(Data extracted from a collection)
"""

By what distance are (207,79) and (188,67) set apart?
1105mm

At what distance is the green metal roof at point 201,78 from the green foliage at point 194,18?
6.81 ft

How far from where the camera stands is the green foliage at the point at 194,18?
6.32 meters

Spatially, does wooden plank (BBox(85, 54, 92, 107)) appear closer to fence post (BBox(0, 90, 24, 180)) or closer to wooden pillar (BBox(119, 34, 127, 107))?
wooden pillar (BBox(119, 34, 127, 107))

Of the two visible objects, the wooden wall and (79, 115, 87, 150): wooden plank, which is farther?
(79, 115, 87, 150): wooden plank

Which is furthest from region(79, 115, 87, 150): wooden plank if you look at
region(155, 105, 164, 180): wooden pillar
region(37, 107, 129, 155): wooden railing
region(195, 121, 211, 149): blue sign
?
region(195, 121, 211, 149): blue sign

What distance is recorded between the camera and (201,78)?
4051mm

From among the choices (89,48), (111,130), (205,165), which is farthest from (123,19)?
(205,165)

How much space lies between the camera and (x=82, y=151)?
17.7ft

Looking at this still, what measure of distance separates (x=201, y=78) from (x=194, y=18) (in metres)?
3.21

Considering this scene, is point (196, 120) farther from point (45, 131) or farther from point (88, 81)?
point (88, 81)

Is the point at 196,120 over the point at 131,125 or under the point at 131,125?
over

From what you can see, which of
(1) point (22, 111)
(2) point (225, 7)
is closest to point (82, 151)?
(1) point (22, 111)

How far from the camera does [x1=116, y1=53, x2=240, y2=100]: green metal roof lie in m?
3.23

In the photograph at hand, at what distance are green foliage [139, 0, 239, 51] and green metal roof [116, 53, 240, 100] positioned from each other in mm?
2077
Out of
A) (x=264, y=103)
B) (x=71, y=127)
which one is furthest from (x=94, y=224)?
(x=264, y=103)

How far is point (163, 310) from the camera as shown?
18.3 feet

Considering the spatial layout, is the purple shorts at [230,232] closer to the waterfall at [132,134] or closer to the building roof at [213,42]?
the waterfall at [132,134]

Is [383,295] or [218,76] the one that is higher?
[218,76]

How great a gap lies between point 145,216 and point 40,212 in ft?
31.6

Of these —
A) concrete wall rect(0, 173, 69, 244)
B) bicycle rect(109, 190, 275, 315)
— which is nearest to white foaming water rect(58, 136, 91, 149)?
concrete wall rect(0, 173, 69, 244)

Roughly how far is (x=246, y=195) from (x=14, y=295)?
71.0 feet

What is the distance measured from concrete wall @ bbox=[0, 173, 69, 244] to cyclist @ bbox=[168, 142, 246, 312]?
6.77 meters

"""

- EXERCISE
Rewrite the records starting at the line containing "How far from the" and running through the end of the records, swapping "green metal roof" for "green tin roof" and keeping every other part unchanged.

- EXERCISE OUTPUT
How far from the camera does [x1=116, y1=53, x2=240, y2=100]: green tin roof lie in m?
3.23

In the photograph at hand, at what distance are green foliage [139, 0, 239, 51] and green tin roof [116, 53, 240, 100] positioned from each other in mm?
2077
Out of
A) (x=264, y=103)
B) (x=71, y=127)
which one is furthest from (x=94, y=224)?
(x=264, y=103)

How far is point (163, 310) from the camera as shown?
18.3 feet

Considering the spatial layout, is the purple shorts at [230,232] closer to the waterfall at [132,134] or closer to the building roof at [213,42]?
the waterfall at [132,134]

Is [383,295] or [218,76] the one that is higher?
[218,76]

How great a gap lies between point 145,216 and point 40,212 in ft?
31.6

Of these —
A) concrete wall rect(0, 173, 69, 244)
B) bicycle rect(109, 190, 275, 315)
— which is nearest to white foaming water rect(58, 136, 91, 149)?
concrete wall rect(0, 173, 69, 244)

Roughly how far is (x=246, y=195) from (x=14, y=295)?
71.0 feet

What is the distance measured from concrete wall @ bbox=[0, 173, 69, 244] to cyclist @ bbox=[168, 142, 246, 312]?
6.77 meters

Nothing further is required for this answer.